◆ ESERCIZI
a) Nel brano citato, quale giornale ha dato la notizia che Meloni vuole Chiocci come portavoce?
b) Elenca tutte le persone che il brano citato indica con nome e cognome.
c) Ricopia dal brano citato il testo che va da "Sempre Meloni, televisiva" fino a "c’è mai fine?" compreso.

◆ BRANO CITATO
┄┄┄┄┄┄┄┄┄┄┄┄┄┄┄┄┄┄┄┄

01/09/2025
da Remocontro
Il telegiornale ‘principe’ Rai, battuto per la prima volta da quello Mediaset. Come premio il direttore, il semi ignoto Chiocci, passa da ‘Telemeloni’, direttamente a portavoce della premier, finalmente senza inganni. Il servizio pubblico è sempre più un parcheggio per le seconde file della destra, denuncia l’opposizione. Anche terze file.
Sempre Meloni, televisiva o meno
La notizia l’ha data il Foglio: Meloni vuole prendere come portavoce il direttore del Tg1 Gian Marco Chiocci. Lui non ha smentito. Anzi ha confermato: ci sta pensando, ma intanto continua a fare il suo lavoro da portavoce ufficioso. Dal Foglio al manifesto: ‘Ieri all’ora di pranzo il semi ignoto Chiocci ha convocato la redazione. Appena un quarto d’ora, giusto il tempo per dire che in effetti l’ipotesi è in piedi ma che in ogni caso, prima di dire sì, l’azienda verrà, bontà sua, messa al corrente. Potrebbe accadere molto presto’. Tra i giornalisti molti hanno ringraziato per i chiarimenti, altri si sono detti preoccupati. Al peggio non c’è mai fine?
Una voce nel deserto
Dal Cda solo il consigliere Roberto Natale ha parlato di «grave danno» (inteso nel senso di prevaricazione politica certamente), ricordando pure che il direttore fa da testimonial al ‘Media freedom act’, «che ai servizi pubblici di tutta Europa chiede indipendenza dal potere esecutivo». La persona giusta al posto giusto svela ora ufficialmente la stessa premier. Ora la domanda delle domande -sottolinea Mario Di Vito-, è chi prenderà il posto di Chiocci e la risposta alla fine della fiera potrebbe essere la più semplice di tutte, considerando che a spasso (cioè con un programmino su Rai Storia e non molto di più da fare) c’è Mario Sechi, pure lui per un periodo capo della comunicazione di palazzo Chigi.
Cambio e ricambio, ‘la Rai è mia’
Un piano dunque esiste, ma non mancano le insidie: pare che il sottosegretario/stratega massimo Giovanbattista Fazzolari non sarebbe entusiasta dell’arrivo dell’autore del famoso scoop sulla casa di Montecarlo che costò la carriera politica a Gianfranco Fini. E c’è chi dice che il motivo sia nella diversità di vedute, e di rapporti, sui vertici degli apparati dello stato, a partire dai servizi. Si vedrà, ma tanto la scelta finale sarà solo di Meloni, alla quale non sembra importare molto del tracollo degli ascolti del Tg1 sotto la direzione Chiocci, apprezzata invece per il diligente servizio di megafono delle politiche governative.

┄┄┄┄┄┄┄┄┄┄┄┄┄┄┄┄┄┄┄┄

◆ ESTRATTO DEI DATI
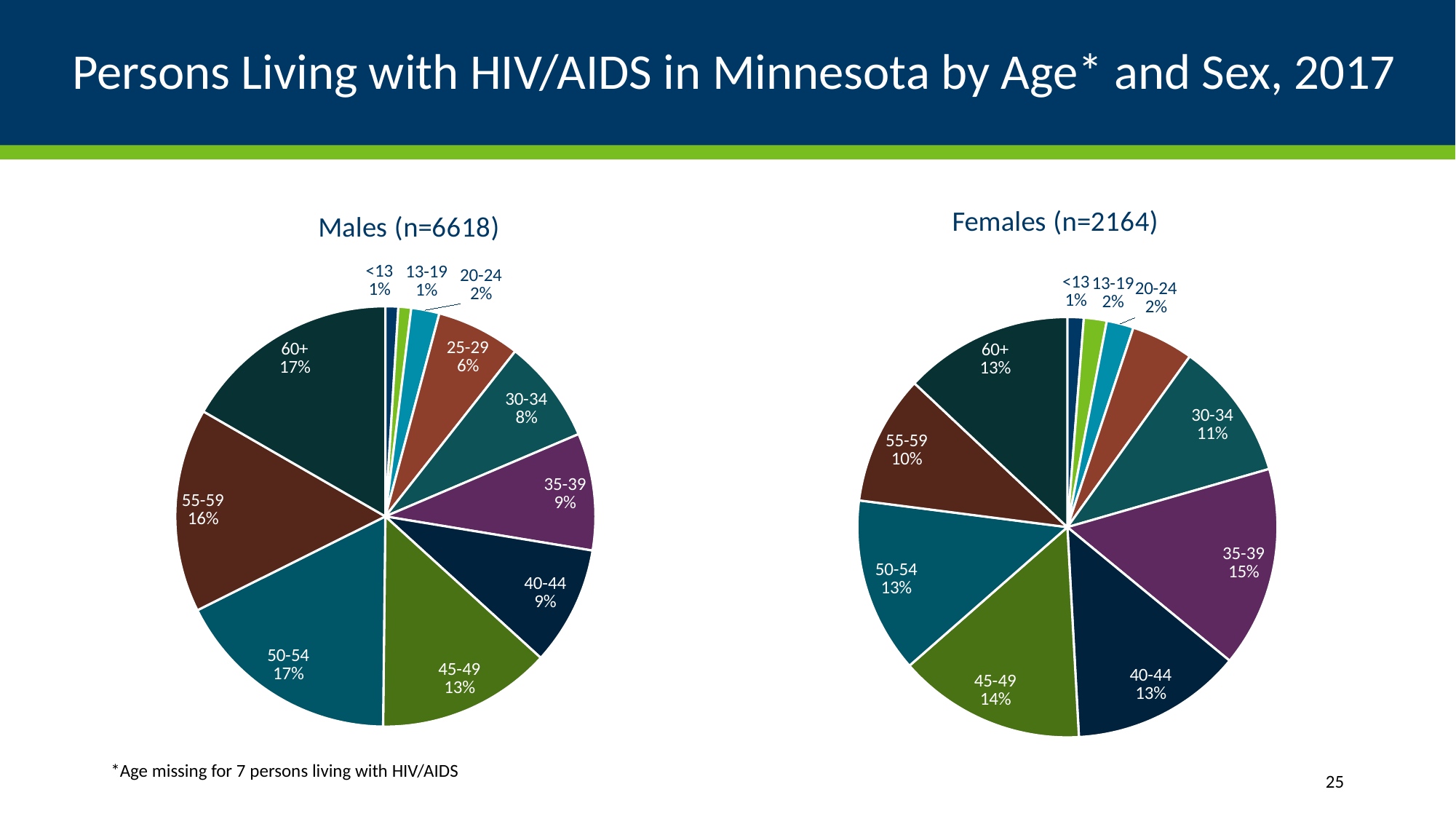
What type of chart is used for the Males (n=6618) data? Pie chart How many age categories are labelled in the Males (n=6618) pie chart? 11 In the Females (n=2164) pie chart, what percentage is the 55-59 age group? 10% In the Males (n=6618) pie chart, which is larger: the 55-59 share or the 30-34 share? 55-59 In the Males (n=6618) pie chart, what is the difference in percentage points between the 60+ and 45-49 age groups? 4 In the Females (n=2164) pie chart, which is larger: the 30-34 share or the 45-49 share? 45-49 In the Females (n=2164) pie chart, what percentage is the 35-39 age group? 15% What is the title of the chart on the right side of the slide? Females (n=2164) In the Males (n=6618) pie chart, what percentage is the 50-54 age group? 17% In the Males (n=6618) pie chart, what percentage is the 25-29 age group? 6% In the Females (n=2164) pie chart, which age group has the smallest share? <13 In the Females (n=2164) pie chart, which age group has the largest share? 35-39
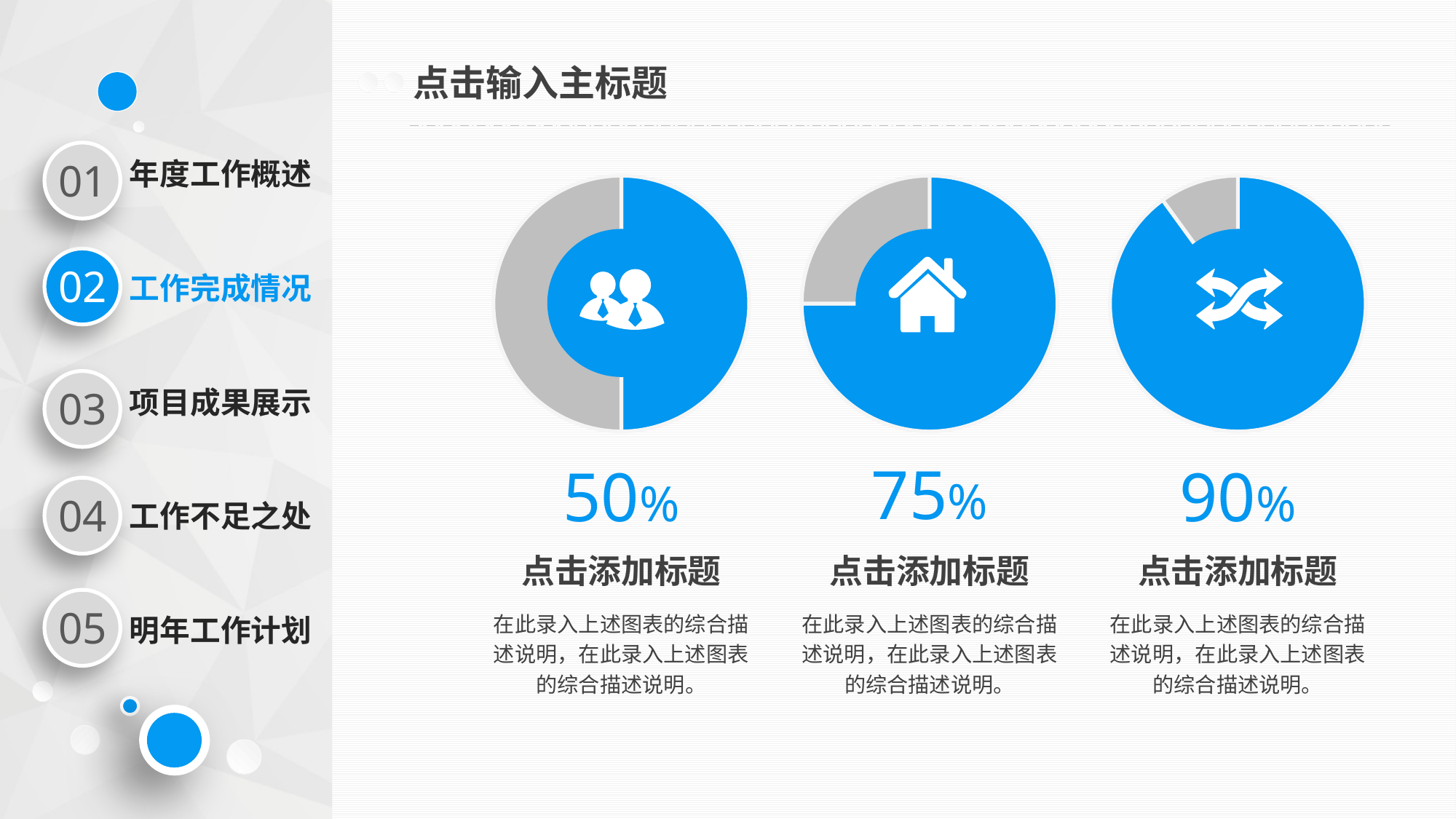
What is the difference between the percentage of the middle chart and the percentage of the left chart? 25% What percentage is shown below the middle chart? 75% Which of the three charts shows the lowest percentage? The left chart (50%) What kind of chart is used to show the percentages on the slide? doughnut chart What percentage is shown below the right chart? 90% Do the percentages increase or decrease from the left chart to the right chart? increase What percentage is shown below the left chart? 50% What colour is used for the filled (completed) portion of each pie chart? blue Is the percentage of the middle chart larger or smaller than that of the right chart? smaller Which of the three charts shows the highest percentage? The right chart (90%) How many pie charts are shown on the slide? 3 What is the difference between the percentage of the right chart and the percentage of the left chart? 40%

┄┄┄┄┄┄┄┄┄┄┄┄┄┄┄┄┄┄┄┄

◆ SOLUZIONI
a) Il Foglio.

b) Gian Marco Chiocci, Roberto Natale, Mario Di Vito, Mario Sechi, Giovanbattista Fazzolari, Gianfranco Fini

c)
Sempre Meloni, televisiva o meno
La notizia l’ha data il Foglio: Meloni vuole prendere come portavoce il direttore del Tg1 Gian Marco Chiocci. Lui non ha smentito. Anzi ha confermato: ci sta pensando, ma intanto continua a fare il suo lavoro da portavoce ufficioso. Dal Foglio al manifesto: ‘Ieri all’ora di pranzo il semi ignoto Chiocci ha convocato la redazione. Appena un quarto d’ora, giusto il tempo per dire che in effetti l’ipotesi è in piedi ma che in ogni caso, prima di dire sì, l’azienda verrà, bontà sua, messa al corrente. Potrebbe accadere molto presto’. Tra i giornalisti molti hanno ringraziato per i chiarimenti, altri si sono detti preoccupati. Al peggio non c’è mai fine?